* [WHAT IS BEING ASKED] Word for word, transcribe the listing that follows, minus any pictures.

[Start of Attachment]

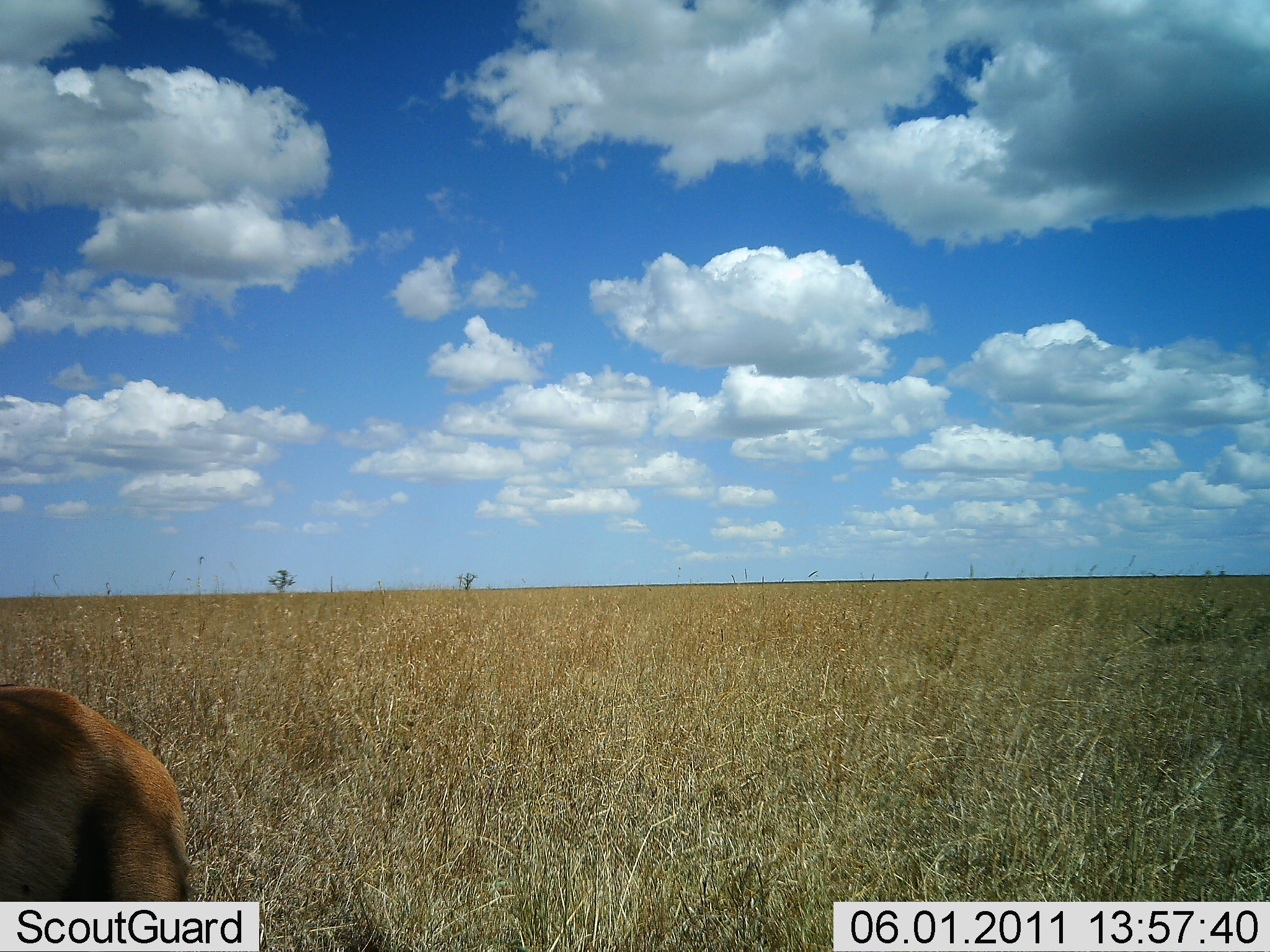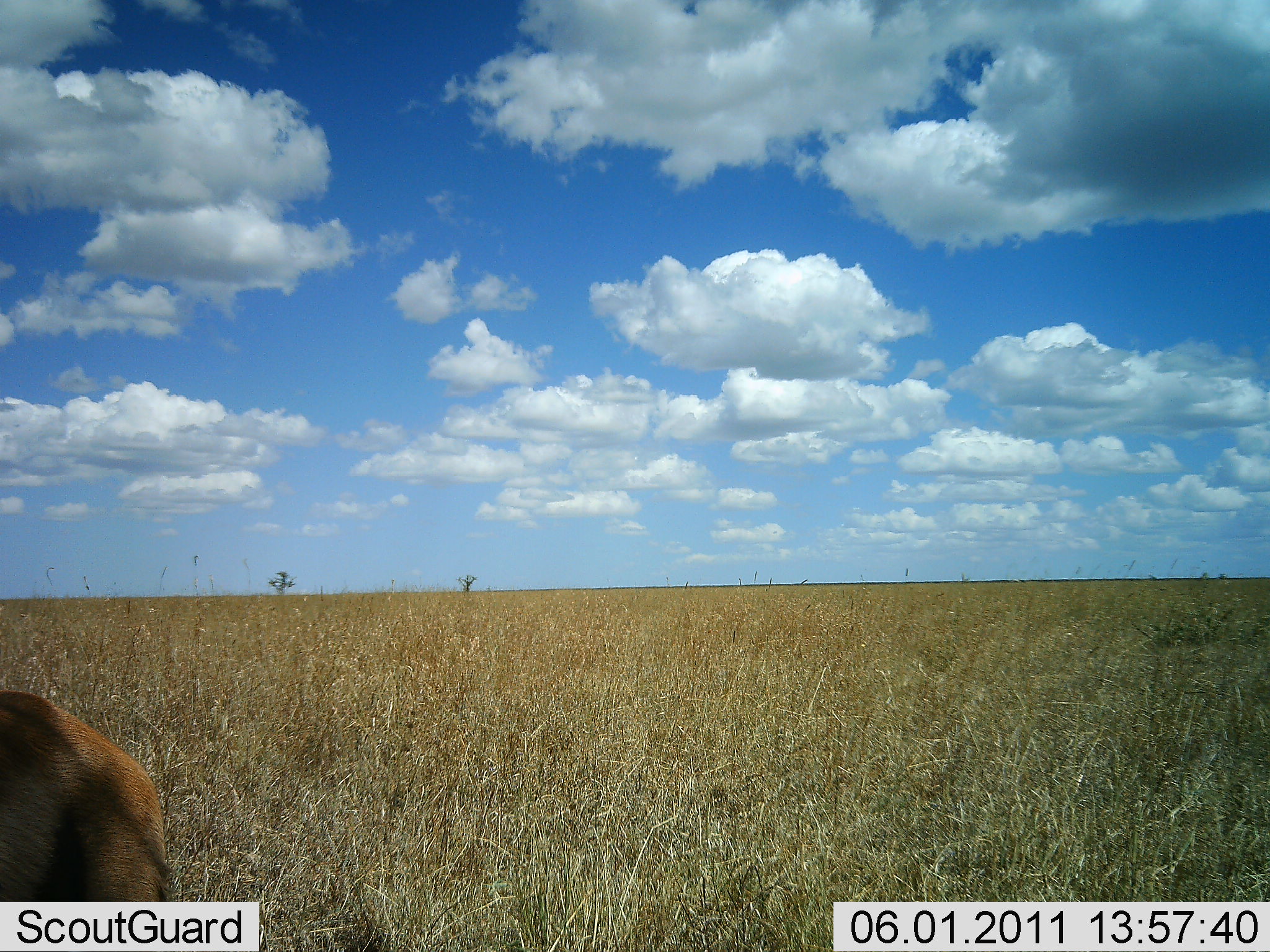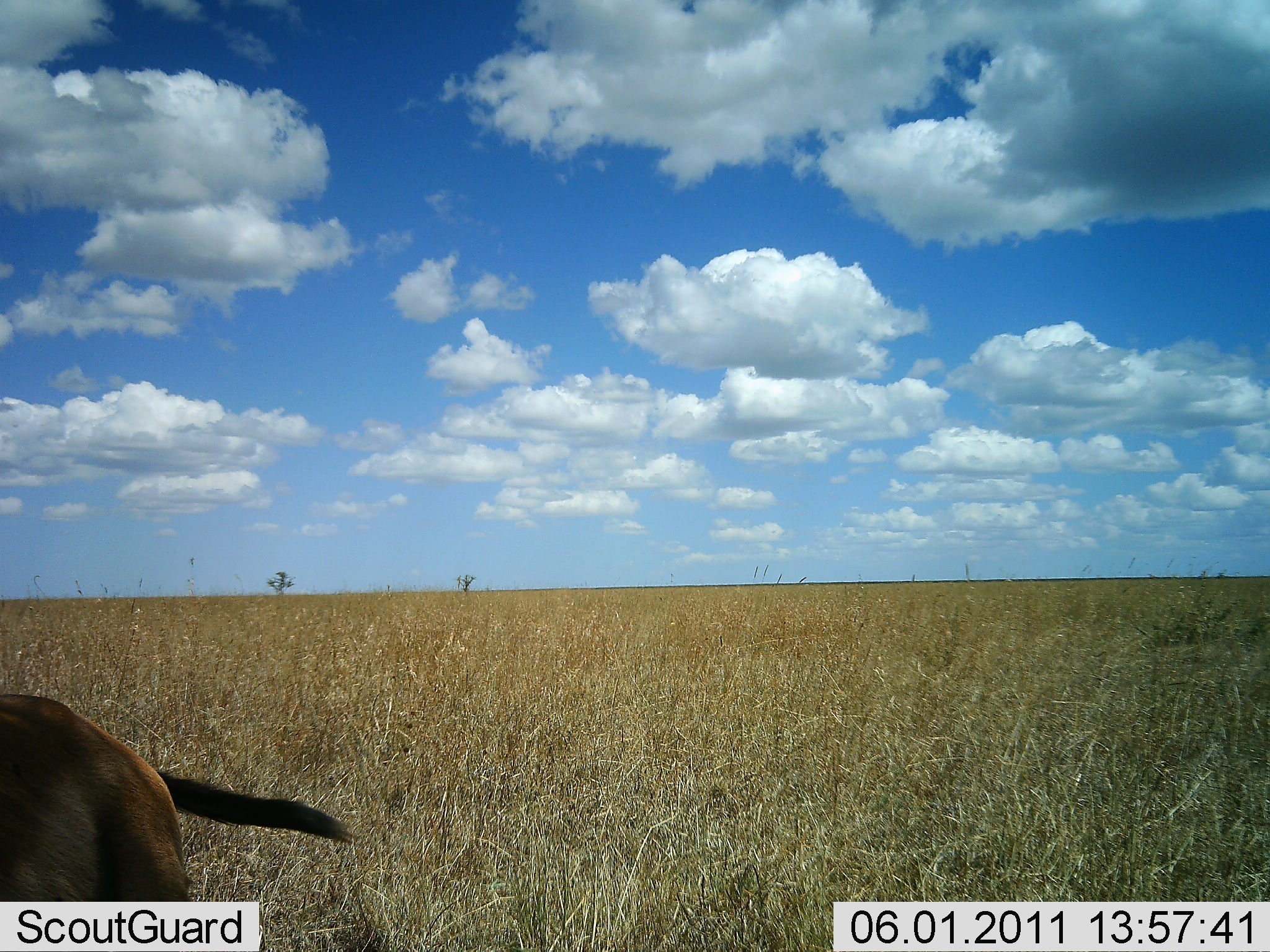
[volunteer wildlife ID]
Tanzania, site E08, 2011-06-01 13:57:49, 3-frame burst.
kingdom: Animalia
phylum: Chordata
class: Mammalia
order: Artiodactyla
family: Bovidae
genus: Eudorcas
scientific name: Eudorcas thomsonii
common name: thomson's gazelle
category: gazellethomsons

[End of Attachment]

* [RESPONSE BELOW]
[volunteer wildlife ID]
Tanzania, site E08, 2011-06-01 13:57:49, 3-frame burst.
kingdom: Animalia
phylum: Chordata
class: Mammalia
order: Artiodactyla
family: Bovidae
genus: Eudorcas
scientific name: Eudorcas thomsonii
common name: thomson's gazelle
category: gazellethomsons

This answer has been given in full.